Celebrating a century
Jan 26, 2019-
Calmly seated in a chariot pulled by her grandchildren, great grandchildren and great-great grandchildren, Mayju Maharjan observes her fifth janko—a rare ritual, called Mahadivya Ratharohan, where an elder is celebrated for completing 108 years, eight months, eight days, eight hours, and eight seconds around the sun.
While her descendants relish the festivities with loud conversations and laughter, Maharjan sits with her eyes closed, only occasionally opening them to inspect her surroundings. The lines and folds that runs throughout her face remains as a testament of her more than a century long journey into life. But since losing her
younger sister less than a year ago, her memories too, seem to have been betraying her.

--- To do ---
**a)** Transcribe the part of the Mayju Maharjan passage that starts with "Celebrating a century" and goes on through "been betraying her.".
**b)** According to the Mayju Maharjan passage, what amounts of time must an elder complete around the sun to be celebrated with Mahadivya Ratharohan? List each one.

--- Record extracts ---
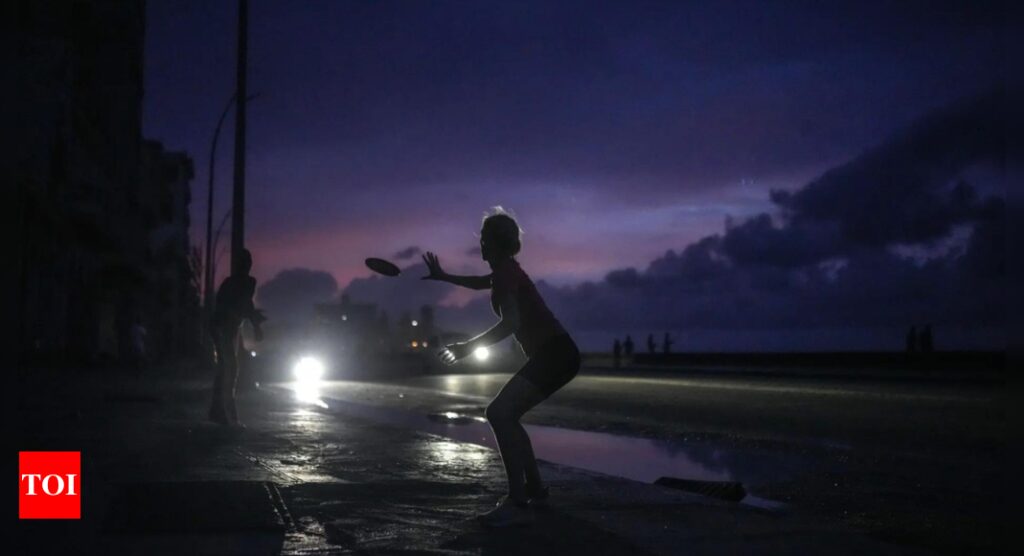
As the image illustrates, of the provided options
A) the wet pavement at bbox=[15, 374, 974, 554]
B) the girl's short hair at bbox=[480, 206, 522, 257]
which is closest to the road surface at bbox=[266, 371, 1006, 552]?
the wet pavement at bbox=[15, 374, 974, 554]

--- Results ---
**a)**
Celebrating a century
Jan 26, 2019-
Calmly seated in a chariot pulled by her grandchildren, great grandchildren and great-great grandchildren, Mayju Maharjan observes her fifth janko—a rare ritual, called Mahadivya Ratharohan, where an elder is celebrated for completing 108 years, eight months, eight days, eight hours, and eight seconds around the sun.
While her descendants relish the festivities with loud conversations and laughter, Maharjan sits with her eyes closed, only occasionally opening them to inspect her surroundings. The lines and folds that runs throughout her face remains as a testament of her more than a century long journey into life. But since losing her
younger sister less than a year ago, her memories too, seem to have been betraying her.

**b)**
- 108 years
- eight months
- eight days
- eight hours
- eight seconds